Exercise requirements ::
Rewrite the lines below, swapping each "jagged rock formation" for "granite outcrop" and changing nothing else.

==== Provided data

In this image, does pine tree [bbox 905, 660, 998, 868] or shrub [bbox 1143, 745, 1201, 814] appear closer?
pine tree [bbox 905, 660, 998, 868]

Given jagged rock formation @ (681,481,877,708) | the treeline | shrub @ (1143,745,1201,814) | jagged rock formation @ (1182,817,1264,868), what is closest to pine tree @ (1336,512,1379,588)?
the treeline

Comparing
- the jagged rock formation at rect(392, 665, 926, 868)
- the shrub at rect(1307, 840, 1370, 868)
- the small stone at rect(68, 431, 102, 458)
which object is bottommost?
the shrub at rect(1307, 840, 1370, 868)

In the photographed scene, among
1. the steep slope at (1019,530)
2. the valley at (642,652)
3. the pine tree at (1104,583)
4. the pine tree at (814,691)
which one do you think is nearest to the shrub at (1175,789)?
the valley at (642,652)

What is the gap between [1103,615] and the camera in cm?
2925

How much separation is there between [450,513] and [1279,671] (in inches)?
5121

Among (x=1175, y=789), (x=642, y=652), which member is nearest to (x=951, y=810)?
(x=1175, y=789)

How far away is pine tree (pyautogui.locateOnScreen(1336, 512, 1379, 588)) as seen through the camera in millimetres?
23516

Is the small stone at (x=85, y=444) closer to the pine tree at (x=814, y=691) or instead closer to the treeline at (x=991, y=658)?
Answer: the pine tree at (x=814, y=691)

========

Solution for this exercise ::
In this image, does pine tree [bbox 905, 660, 998, 868] or shrub [bbox 1143, 745, 1201, 814] appear closer?
pine tree [bbox 905, 660, 998, 868]

Given granite outcrop @ (681,481,877,708) | the treeline | shrub @ (1143,745,1201,814) | granite outcrop @ (1182,817,1264,868), what is closest to pine tree @ (1336,512,1379,588)?
the treeline

Comparing
- the granite outcrop at rect(392, 665, 926, 868)
- the shrub at rect(1307, 840, 1370, 868)
- the small stone at rect(68, 431, 102, 458)
which object is bottommost?
the shrub at rect(1307, 840, 1370, 868)

In the photographed scene, among
1. the steep slope at (1019,530)
2. the valley at (642,652)
3. the pine tree at (1104,583)
4. the pine tree at (814,691)
which one do you think is nearest to the shrub at (1175,789)?
the valley at (642,652)

What is the gap between [1103,615] and the camera in cm?
2925

How much separation is there between [450,513] and [1279,671] (in inches)?
5121

Among (x=1175, y=789), (x=642, y=652), which member is nearest to (x=951, y=810)?
(x=1175, y=789)

How far away is pine tree (pyautogui.locateOnScreen(1336, 512, 1379, 588)) as seen through the camera in millimetres?
23516

Is the small stone at (x=85, y=444) closer to the pine tree at (x=814, y=691) or instead closer to the treeline at (x=991, y=658)?
Answer: the pine tree at (x=814, y=691)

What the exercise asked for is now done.